**Extract provided:**
**********
VortexCell2050 - Fundamentals of Actively Controlled Flows with Trapped Vortices
Overview
Background & policy context:
Wings of modern aircraft are thin and streamlined, thus ensuring maximum aerodynamic efficiency. From a structural viewpoint a thick wing would be more efficient in carrying the load. The tendency of increasing aircraft size shifts the design balance towards giving more weight to structural considerations. As a result, improving the aerodynamics of thick wings is essential for further progress in aviation.
Trapping vortices is a technology for preventing vortex shedding and reducing drag in flows past bluff bodies. Large vortices forming in high-speed flows past bluff bodies tend to be shed downstream, with new vortices forming in their stead.This leads to an increase in drag and unsteady loads on the body, and produces an unsteady wake. If the vortex is kept near the body at all times it is called trapped.
A trapped vortex could be just a steady separation eddy above an aerofoil at high angle of attack, but the use of a vortex cell helps. Practical implementation of the trapped-vortex idea is difficult, since the trapped vortex needs to be almost steady in the sense that it should remain in the close vicinity of the body. Stabilising a trapped vortex was a major challenge for the project.
Objectives:
VortexCell2050 aimed at combining the trapped-vortex technology with active flow control. The specific major objectives of the project were:
- To develop a software tool for designing a thick airfoil with a trapped vortex assuming that the flow is stable, apart from small-scale turbulence.
- To develop a methodology and software tools for designing a system of stabilisation of such a flow.
- To design and estimate the performance of an airfoil with a trapped vortex and stabilisation system for High-Altitude Long Endurance unmanned aircraft.
Methodology:
The project work, aimed at advancing the vortex-cell technology, can be grouped in two large parts.
**********
**Given information:**
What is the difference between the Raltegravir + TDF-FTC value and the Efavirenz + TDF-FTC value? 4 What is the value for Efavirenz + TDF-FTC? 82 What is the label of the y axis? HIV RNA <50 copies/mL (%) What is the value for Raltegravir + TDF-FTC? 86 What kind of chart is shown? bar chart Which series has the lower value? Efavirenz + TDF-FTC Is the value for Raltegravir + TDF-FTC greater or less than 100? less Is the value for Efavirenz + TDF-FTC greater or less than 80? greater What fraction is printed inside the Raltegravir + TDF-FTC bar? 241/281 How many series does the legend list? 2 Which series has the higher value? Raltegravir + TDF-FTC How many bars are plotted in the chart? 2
**********
**What is required:** Return the part of the trapped-vortex overview starting at "- To design" and ending at "Endurance unmanned aircraft.", copied word for word. Work only from the text about trapped-vortex flows, not from the lines.

**Result of the task:**
- To design and estimate the performance of an airfoil with a trapped vortex and stabilisation system for High-Altitude Long Endurance unmanned aircraft.